Yang Perlu Dilakukan ->
1: Jawablah pertanyaan berikut berdasarkan teks tentang obrolan pemilihan presiden 2009 di bawah.
(a) Di mana penulis berkumpul bersama teman-temannya?
(b) Pemilihan presiden tahun berapa yang menjadi topik pembicaraan?
(c) Acara televisi apa yang senang diikuti penulis?
2: Sambung teks tentang obrolan pemilihan presiden 2009 di bawah, mulai setelah kalimat terakhirnya.
*** Dokumen Sumber
Beberapa hari yang lalu secara kebetulan saya berkumpul di kantor teman. Secara kebetulan juga yang berkumpul ini rada-rada lengkap mewakili banyak bidang kegiatan. Ada teman yang orang bisnis, ada teman orang politik, teman penggiat agama dan juga teman sesama pensiunan. Pendek kata relatif lengkaplah, sipil militer dan lain-lain.
Setelah ngalor ngidul berbicara, sampailah pada topik yang sangat menarik yaitu berandai-andai siapa gerangan yang akan terpilih menjadi presiden di tahun 2009 ?.
Setelah tiga sampai empat teman, terutama teman orang politik menguraikan analisis analisis yang akan terjadi, lengkap dengan teori-teori yang tidak ketinggalan mengacu kepada data statistik dan juga menggunakan referensi lembaga-lembaga survey kenamaan maupun kagetan, sampailah mereka masing-masing kepada kesimpulan bahwa yang akan terpilih nanti adalah ya orang yang mereka inginkan untuk jadi presiden. Mulanya, saya hanya senang saja mendengarkannya. Saya memang senang mengikuti acara-acara talk show di televisi maupun dalam kesempatan lain.
******
*** Data yang Diberikan
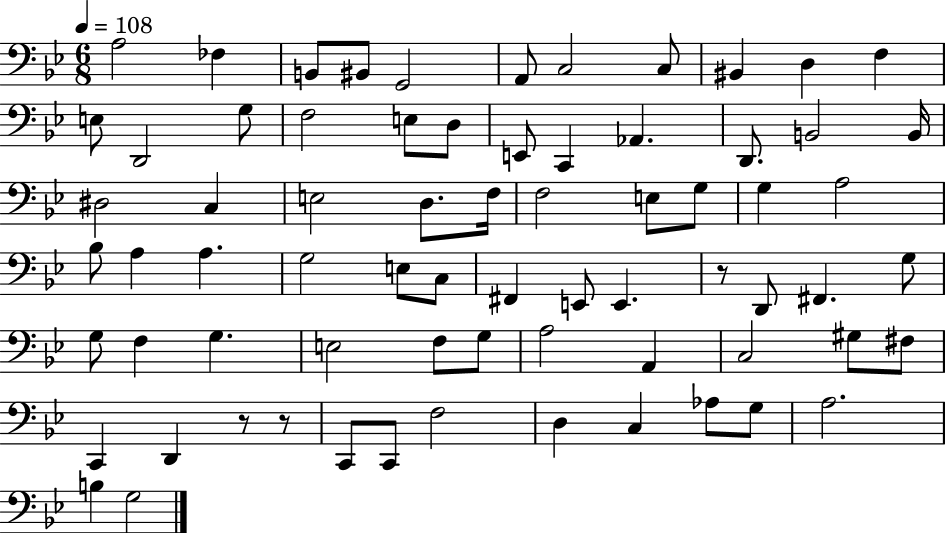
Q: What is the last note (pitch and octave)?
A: G3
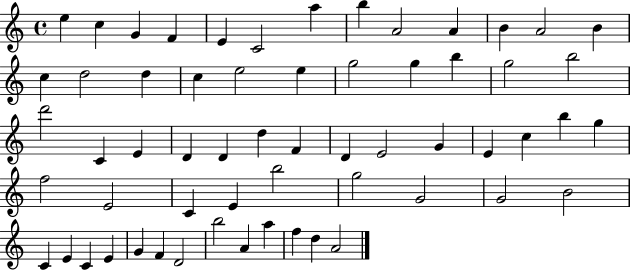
X:1
T:Untitled
M:4/4
L:1/4
K:C
e c G F E C2 a b A2 A B A2 B c d2 d c e2 e g2 g b g2 b2 d'2 C E D D d F D E2 G E c b g f2 E2 C E b2 g2 G2 G2 B2 C E C E G F D2 b2 A a f d A2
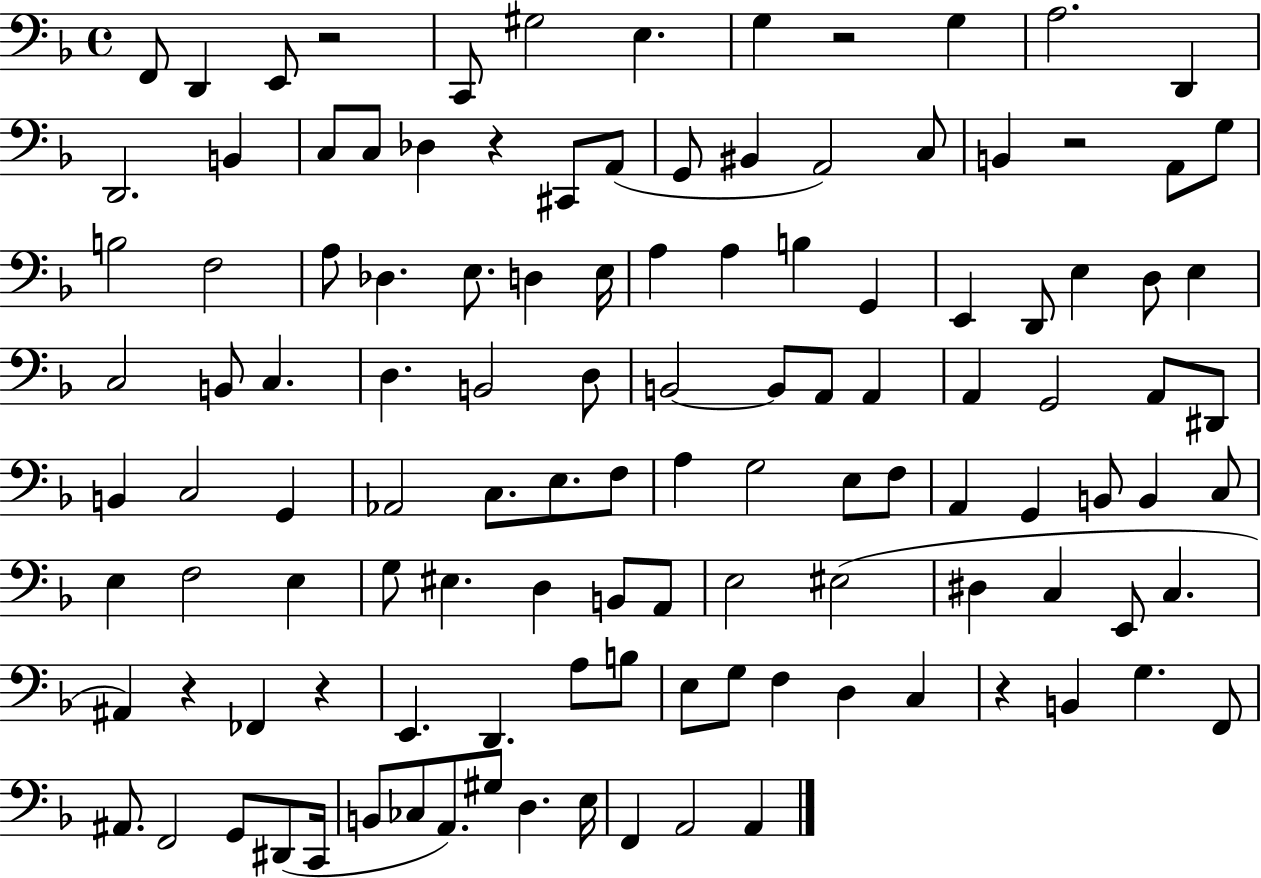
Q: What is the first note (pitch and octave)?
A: F2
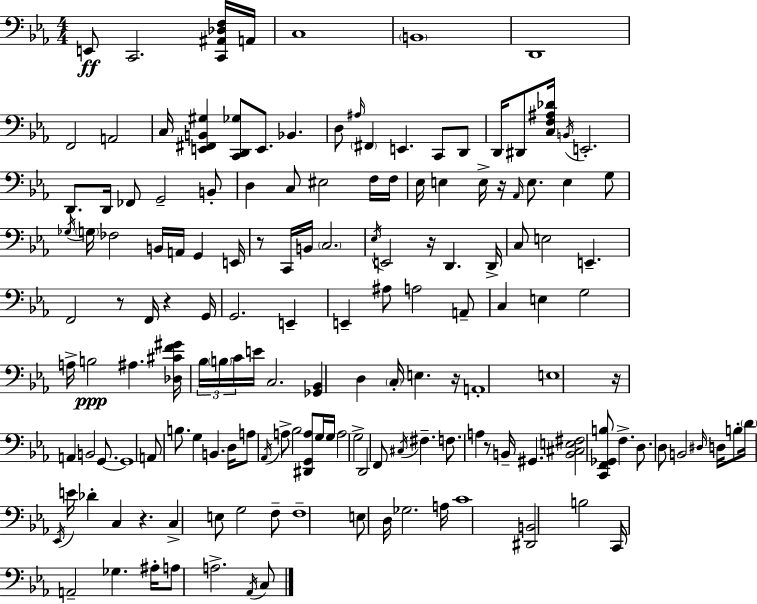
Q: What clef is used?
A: bass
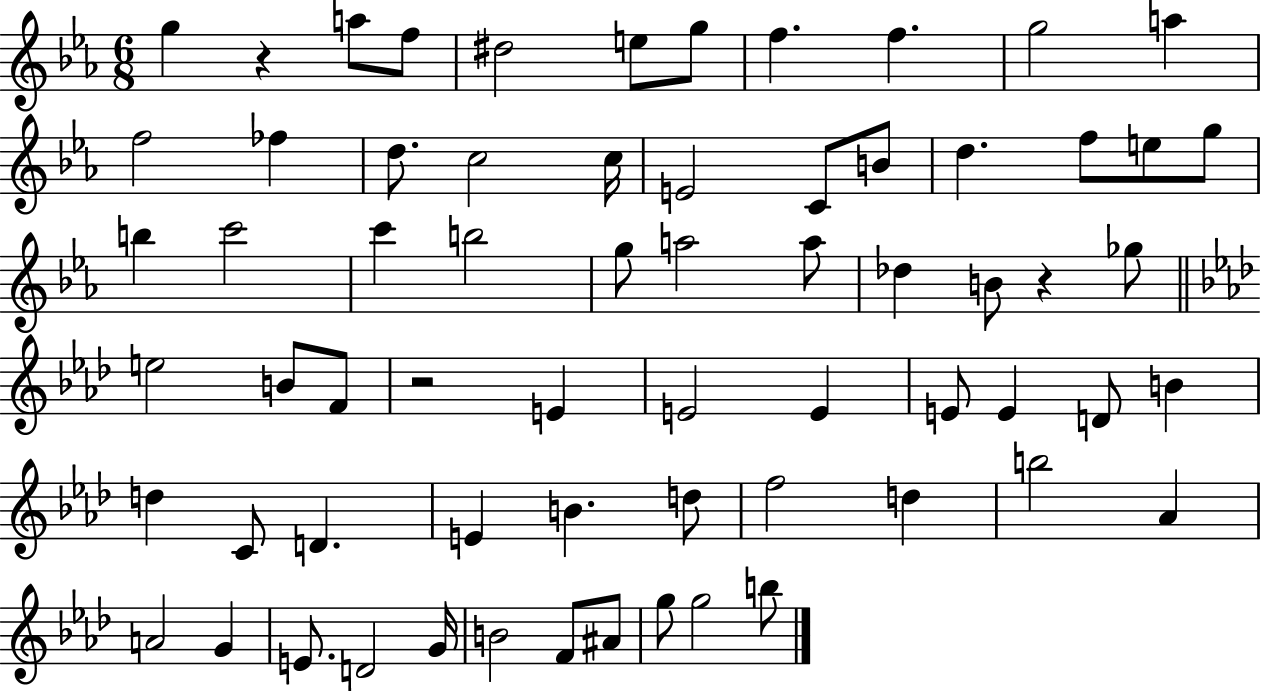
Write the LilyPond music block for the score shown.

{
  \clef treble
  \numericTimeSignature
  \time 6/8
  \key ees \major
  \repeat volta 2 { g''4 r4 a''8 f''8 | dis''2 e''8 g''8 | f''4. f''4. | g''2 a''4 | \break f''2 fes''4 | d''8. c''2 c''16 | e'2 c'8 b'8 | d''4. f''8 e''8 g''8 | \break b''4 c'''2 | c'''4 b''2 | g''8 a''2 a''8 | des''4 b'8 r4 ges''8 | \break \bar "||" \break \key aes \major e''2 b'8 f'8 | r2 e'4 | e'2 e'4 | e'8 e'4 d'8 b'4 | \break d''4 c'8 d'4. | e'4 b'4. d''8 | f''2 d''4 | b''2 aes'4 | \break a'2 g'4 | e'8. d'2 g'16 | b'2 f'8 ais'8 | g''8 g''2 b''8 | \break } \bar "|."
}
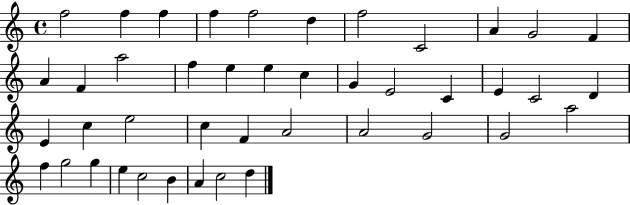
******
Hasil Tiap Tugas ->
1:
(a) Di kantor teman.
(b) Tahun 2009.
(c) Acara talk show.

2:
Diluar dugaan, mungkin mereka juga sudah merasa jenuh dengan analisis-analisis nya, saya diminta pendapat tentang siapa yang akan terpilih menjadi presiden 2009 nanti. Teman-teman tahu betul bahwa saya memang orang yang tidak suka berpolitik, namun senang juga mengikuti perkembangannya dan saya juga dikenal sebagai orang yang tidak begitu berminat untuk menganalisis sesuatu yang berhubungan dengan antara lain pemilihan presiden. Tetapi saya senang saja untuk mendengarkan debat-debat yang penuh argument mulai dari yang ilmiah sampai dengan mistik sekalipun. Saya menolak untuk memberikan pendapat, namun saya katakan saya akan meramal saja.
Mereka agak keget, sejak kapan saya menggeluti dunia ramal meramal? Lalu siapa yang akan di ramal akan menjadi presiden 2009? Langsung saja saya jawab bahwa yang akan terpilih menjadi presiden 2009 adalah SBY.
Saya bukan anggota tim sukses SBY, bukan anggota partai Demokrat dan juga bukan orang yang mengharapkan sesuatu bila SBY terpilih. Itu tadi, makanya saya namakan saja ini ramalan. Ramalan itu bisa benar dan juga terutama sekali bisa salah atau jauh panggang dari api. Karena ramalan saya ini tidak ada dasar atau argument ilmiah maupun menggunakan referensi badan atau lembaga survey professional atau bayaran dan pesanan. Ramalan ini juga tidak menggunakan data statistik yang dibuat dengan dukungan hitungan yang matematis.
Ramalan ini saya sebut saja, hanya menggunakan pendekatan yang “biasa-biasa saja”. Mari kita mulai !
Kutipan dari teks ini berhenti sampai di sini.